Introduction#
What is OJAX#
OJAX is a small extension of JAX to facilitate modular coding.
You might have already noticed, due to its functional nature, JAX does not pair
well with the generic Python class
structure. People tend to instead write
closures/functionals which are functions that return JAX functions (e.g. the
Stax NN library from the JAX codebase), which is far from ideal for complex
projects.
OJAX lets you write JAX code using class
again, with full JAX compatibility,
max flexibility, and zero worry. Here is an example custom class using OJAX
that can be directly jax.jit
ted:
class AddWith(ojax.OTree):
value: float
def __call__(self, t: jax.Array) -> jax.Array:
return t + self.value
add42_jitted = jax.jit(AddWith(42.0))
print(add42_jitted(jax.numpy.ones(1))) # [43.]
OJAX is a simple library that needs less than 1 hour to learn, and will save you countless hours for your JAX projects!
Why OJAX#
"Library XXX already did something similar, why reinvent the wheel?"
The short answer is: because the wheel is rounder this time ;)
Motivated by deep learning applications, there are many JAX libraries that already propose some kind of module system: Flax, Equinox, Haiku, Simple Pytree, Treeo / Treex, PAX, just to name a few.
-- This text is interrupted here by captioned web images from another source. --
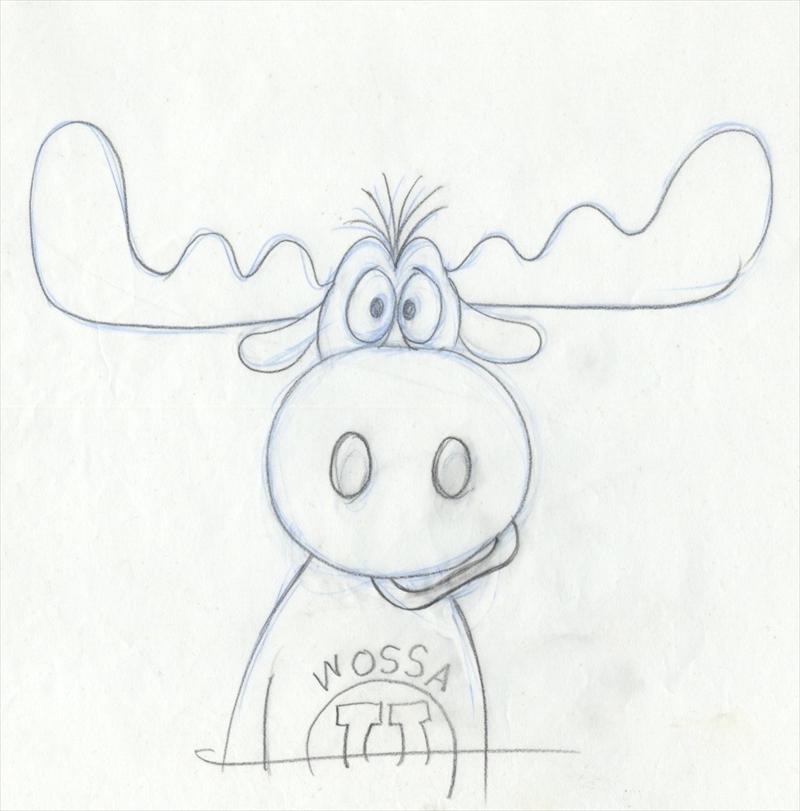 auction.howardlowery.com: BULLWINKLE J. MOOSE Animation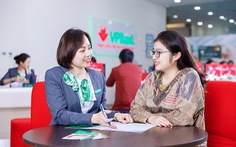 Moody's xem xét nâng hạng các chỉ số xếp hạng cho VPBank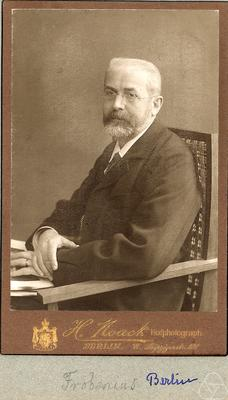 Georg Frobenius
However, none of them offers a perfect “JAX base class” that fulfills all of the desiderata below:
Simple to understand and use
Flexible custom classes for general JAX computation
Compatible with JAX and its functional paradigm
OJAX strives to define how a JAX base class should be. It provides a natural way to structure custom JAX code and discourages users from common pitfalls.
P.S.: the name “OJAX” is a chapeau-bas to OCaml, an awesome functional programming language.
How to code with OJAX#
OJAX is easy to install following the installation guide.
You can have a look at the quickstart section to get started, and there is also a simple example code using OJAX.
Of course, check out the OJAX API reference for exact definitions.